The other aspect here is that it is reasonable to ask a python programmer not to use a closed file. I don't think it is ever safe to ask a python programmer to ensure that reference counts get decremented in a particular order.

just don't even flush

fix the test too

lawrence_danna edited the summary of this revision. (Show Details)Oct 29 2019, 6:17 PM

@labath looks like you were right, just not flushing seems to work fine.

labath accepted this revision.Oct 30 2019, 3:58 AM

It shouldn't be really needed -- if everything goes through the same FILE* object, the C library will make sure the writes are available to anyone who tries to read through that object.
I don't buy the argument that holding onto a FD-backed object after the FD has been closed is somehow "safer" than holding onto a FILE*. They both produce undefined behavior,

But this is a fundamental difference between python and C++. In C++ there's only one level of UB. If you do something illegal, your program can crash, demons come out of your nose, whatever. In python, unless you're using something like ctypes, UB means your program misbehaves, but should never mean that the interpreter crashes. An interpreter crash in python is not the moral equivalent of a segfault in C++, it's the equivalent of a kernel panic. If unprivileged C++ code crashes the kernel, that's a bug in the kernel, whether UB was involved or not. If a non-ctypes python program crashes the interpreter, that's a bug in Python or some loadable module, no matter how incorrect the python program was.

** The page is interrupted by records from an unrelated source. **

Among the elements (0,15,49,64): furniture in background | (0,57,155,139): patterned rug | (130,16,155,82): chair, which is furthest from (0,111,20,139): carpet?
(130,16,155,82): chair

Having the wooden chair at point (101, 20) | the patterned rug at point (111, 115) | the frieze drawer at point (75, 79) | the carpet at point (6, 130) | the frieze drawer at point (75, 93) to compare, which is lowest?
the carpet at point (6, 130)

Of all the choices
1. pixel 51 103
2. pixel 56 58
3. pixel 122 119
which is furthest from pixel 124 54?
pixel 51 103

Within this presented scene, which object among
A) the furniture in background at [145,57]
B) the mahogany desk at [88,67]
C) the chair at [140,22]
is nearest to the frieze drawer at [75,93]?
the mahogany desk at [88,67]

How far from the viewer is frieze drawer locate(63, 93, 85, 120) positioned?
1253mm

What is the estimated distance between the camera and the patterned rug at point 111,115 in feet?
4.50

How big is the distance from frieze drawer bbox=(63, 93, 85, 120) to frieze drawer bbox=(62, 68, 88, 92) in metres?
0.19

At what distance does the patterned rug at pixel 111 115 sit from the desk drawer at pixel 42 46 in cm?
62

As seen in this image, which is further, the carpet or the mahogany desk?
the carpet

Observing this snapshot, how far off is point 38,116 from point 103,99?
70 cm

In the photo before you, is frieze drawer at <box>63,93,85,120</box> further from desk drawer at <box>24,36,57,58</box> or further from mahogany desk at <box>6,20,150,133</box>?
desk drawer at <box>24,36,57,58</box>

Yes, I get that. What I was trying to say that using a fd-based python file after it has been closed introduces exactly the same level of UB as for a FILE*-based one. I mean, for all you know, the fd might be recycled to point to /dev/sda, and writing to it can make your whole system unbootable.

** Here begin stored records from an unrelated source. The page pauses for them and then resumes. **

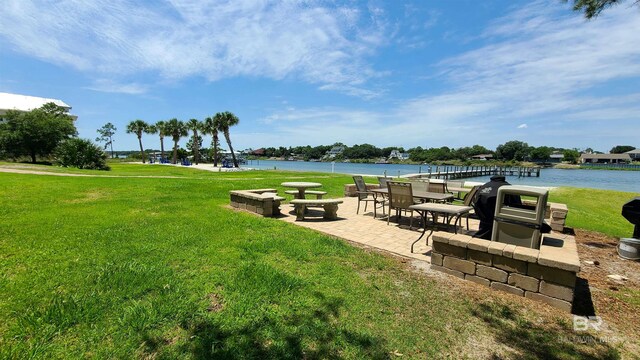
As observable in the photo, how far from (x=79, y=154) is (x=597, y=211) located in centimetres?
3534

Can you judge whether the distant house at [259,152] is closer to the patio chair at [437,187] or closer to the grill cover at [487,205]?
the patio chair at [437,187]

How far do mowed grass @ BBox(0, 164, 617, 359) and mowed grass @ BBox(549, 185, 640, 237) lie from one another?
624cm

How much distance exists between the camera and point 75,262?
3770mm

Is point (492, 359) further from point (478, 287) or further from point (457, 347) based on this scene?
point (478, 287)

The difference was that in the FILE* case the mere act of closing constituted a "use", while for a fd file we just happily did nothing. Not fflushing makes this aspect of the two implementations equal. It is true that this introduces some potential difference in behavior as a FILE* involves userspace buffers, whereas for an fd everything would go to the kernel straight away (at least on posix systems). However, cloning a bunch of FILE*s would introduce other kinds of inconsistencies, so I think this is a better tradeoff.

This revision is now accepted and ready to land.Oct 30 2019, 3:58 AM
This revision was automatically updated to reflect the committed changes.